The Last Supper stands at the beginning of three days which changed the world, and in a real sense the meal holds the essence of what Jesus did, passing through death to the power and joy of the Resurrection, "when I drink anew in the Kingdom of God". And even if we allow other emphases to take over our worship from time to time, in the New Testament it stands at the heart of the church's life together.
The Bible gives four accounts of what Jesus did with the bread and the wine. But this does not mean there is one account in each Gospel narrative. Matthew, Mark and Luke tell the story, but the fourth account comes from Paul, in his letter to the Corinthians. John's account of the meal spans five chapters (13-17), but eating and drinking (except the bread dipped in the dish and handed to Judas) play no part: Jesus washes the disciples' feet, portrays to them his own glory and prays that they may share in it, as he has been united in the Father's glory, "so that the world may believe."
Yet the bread and the wine are at the heart of John's message. "I am the vine," says Jesus during the meal, "and you are the branches." The vine recalls God's covenant relationship with the old Israel, now fulfilled in himself, and through his followers fulfilled in the church, the new Israel, the source of the new wine of the Gospel of which his first recorded work at the marriage at Cana was a sign.
For John, too, Jesus was the bread of life.

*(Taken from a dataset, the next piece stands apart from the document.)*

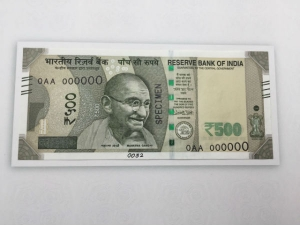 New Rs 500 Note Introduced Old Notes Will Stay Valid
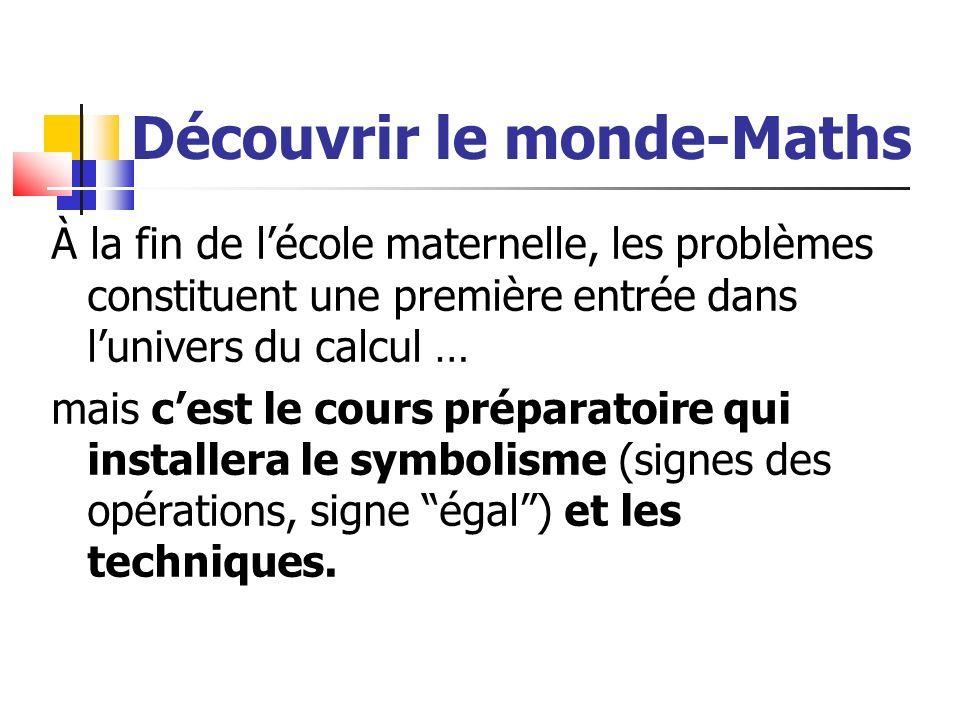 Découvrir le monde-Maths À la fin de lécole maternelle, les problèmes constituent une première entrée dans lunivers du calcul … mais cest le cours pré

John concentrates not so much on Jesus' body (not broken on the cross, as he makes a point of saying) as on Jesus' power to feed and sustain us, to satisfy our hunger and our need.
This Lent, as we look towards the Cross, and beyond it to the power of the Resurrection, may we pause with the twelve at the Lord's Table in the upper room, and draw strength from what took place there - and takes place when we ourselves "show it forth". May we be, as he prayed, "one in him and he in us". And may we share with him in his final cry from the Cross, tetelesthai, it is finished, Christ's triumphant work is done.